Oracle CEO Ellison to Buy Most of Hawaiian Island Lanai
Oracle Corp. (ORCL) Chief Executive Officer Larry Ellison has agreed to buy 98 percent of the Hawaiian island of Lanai, according to the current landowner and the state’s governor.
“It is my understanding that Mr. Ellison has had a long standing interest in Lanai,” Governor Neil Abercrombie said in a statement. “His passion for nature, particularly the ocean is well known specifically in the realm of America’s Cup sailing.”
Lanai, Hawaii’s sixth-largest island with an area of 141 square miles (365 square kilometers), is owned and developed by billionaire David Murdock’s Castle & Cooke Inc. since 1985. Ellison’s software industry rival Bill Gates married his wife Melinda on the island in 1994.

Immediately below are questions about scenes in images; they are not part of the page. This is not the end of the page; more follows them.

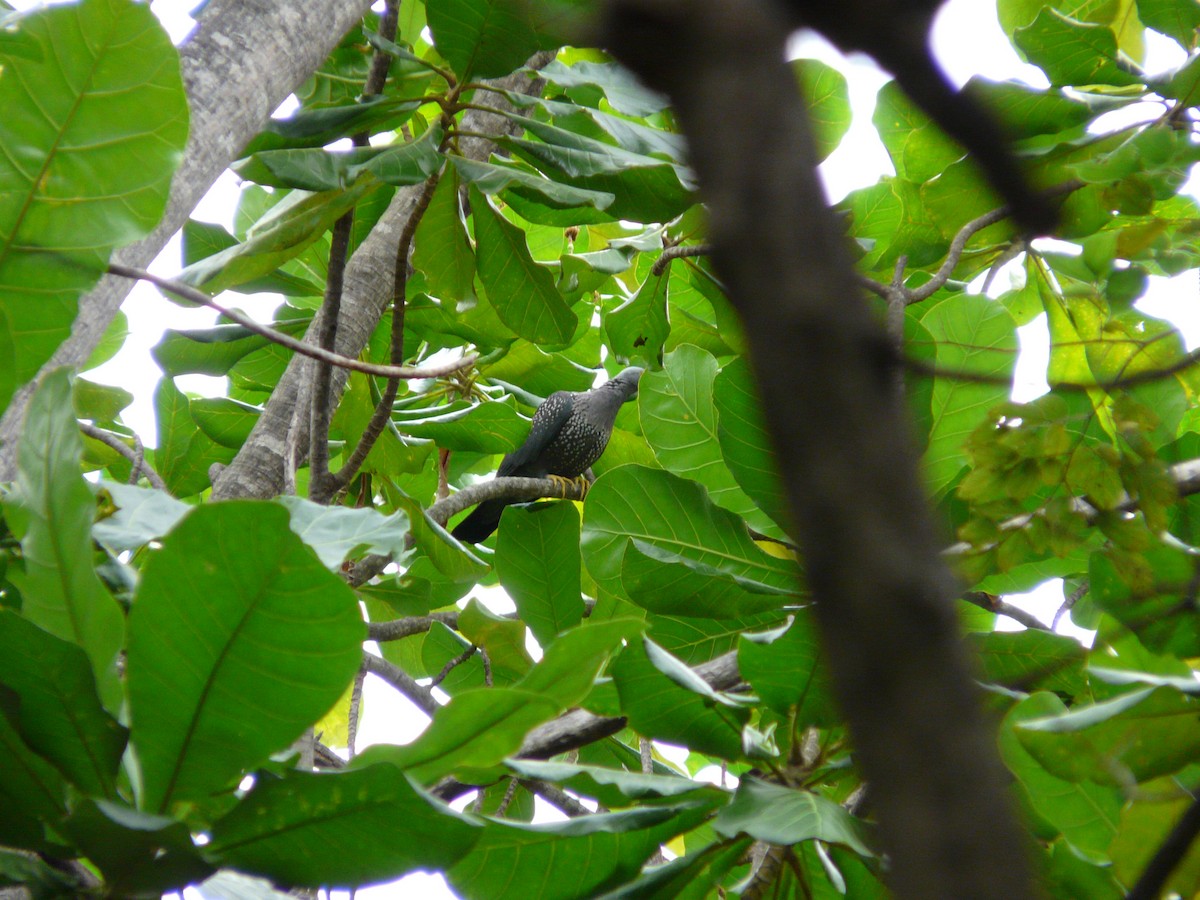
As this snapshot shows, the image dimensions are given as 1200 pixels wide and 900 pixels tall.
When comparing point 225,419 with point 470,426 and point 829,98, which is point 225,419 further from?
point 829,98

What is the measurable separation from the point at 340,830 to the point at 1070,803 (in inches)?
36.1

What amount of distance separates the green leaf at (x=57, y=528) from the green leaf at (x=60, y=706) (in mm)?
34

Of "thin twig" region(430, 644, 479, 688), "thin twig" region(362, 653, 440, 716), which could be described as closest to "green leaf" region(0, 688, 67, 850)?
"thin twig" region(430, 644, 479, 688)

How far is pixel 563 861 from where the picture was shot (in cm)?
139

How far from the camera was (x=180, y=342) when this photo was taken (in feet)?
8.27

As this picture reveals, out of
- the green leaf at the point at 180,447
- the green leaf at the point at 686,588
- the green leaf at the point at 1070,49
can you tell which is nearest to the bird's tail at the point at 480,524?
the green leaf at the point at 180,447

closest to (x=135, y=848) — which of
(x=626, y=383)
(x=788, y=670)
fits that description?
(x=788, y=670)

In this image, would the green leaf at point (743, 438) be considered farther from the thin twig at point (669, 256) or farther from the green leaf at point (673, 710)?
the thin twig at point (669, 256)

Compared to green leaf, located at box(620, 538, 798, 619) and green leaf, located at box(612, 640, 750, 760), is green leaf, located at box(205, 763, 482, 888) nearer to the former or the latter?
green leaf, located at box(612, 640, 750, 760)

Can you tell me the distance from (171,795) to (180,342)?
64.9 inches

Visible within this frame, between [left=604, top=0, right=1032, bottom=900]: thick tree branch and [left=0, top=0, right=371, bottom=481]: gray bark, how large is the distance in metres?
1.38

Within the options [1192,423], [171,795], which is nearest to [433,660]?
[171,795]

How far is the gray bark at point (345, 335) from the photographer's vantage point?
2131 mm

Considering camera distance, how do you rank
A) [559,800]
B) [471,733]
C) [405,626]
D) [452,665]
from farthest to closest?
[405,626] → [452,665] → [559,800] → [471,733]
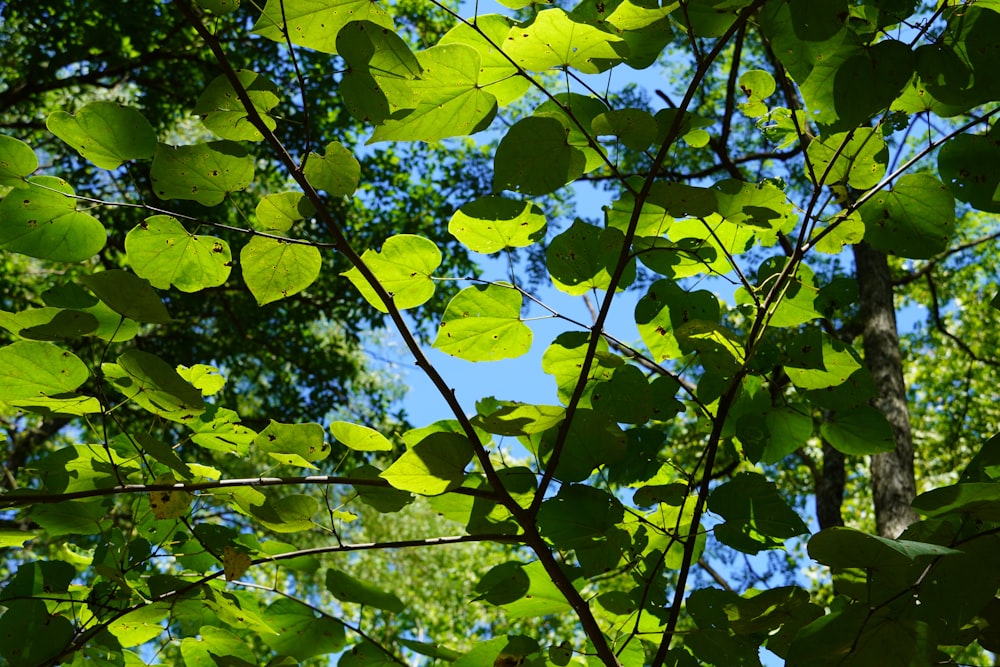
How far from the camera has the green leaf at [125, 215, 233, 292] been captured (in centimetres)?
76

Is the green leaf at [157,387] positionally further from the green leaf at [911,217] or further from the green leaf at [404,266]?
the green leaf at [911,217]

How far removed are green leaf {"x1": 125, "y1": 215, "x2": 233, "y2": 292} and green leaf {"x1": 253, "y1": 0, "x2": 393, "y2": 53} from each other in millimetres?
224

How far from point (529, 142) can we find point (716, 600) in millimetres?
519

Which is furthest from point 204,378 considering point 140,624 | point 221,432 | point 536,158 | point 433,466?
point 536,158

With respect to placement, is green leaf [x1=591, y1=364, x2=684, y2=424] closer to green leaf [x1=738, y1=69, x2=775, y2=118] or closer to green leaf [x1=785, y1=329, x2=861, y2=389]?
green leaf [x1=785, y1=329, x2=861, y2=389]

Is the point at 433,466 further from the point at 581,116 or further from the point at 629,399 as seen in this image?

The sale includes two resort hotels, two championship golf courses and club houses, more than 88,000 acres of land including a 600-acre residential development, a solar farm, parks and utilities, according to an application filed by Castle & Cooke with Hawaii’s Public Utilities Commission requesting interim approval for the sale by June 26 so it can close the transaction the following day.
No price was disclosed. The transaction is valued in the “hundreds of millions of dollars,” according to the application to the commission. In a statement, Murdock, 89, said he would keep his home on the island and retain rights to develop a wind energy farm there.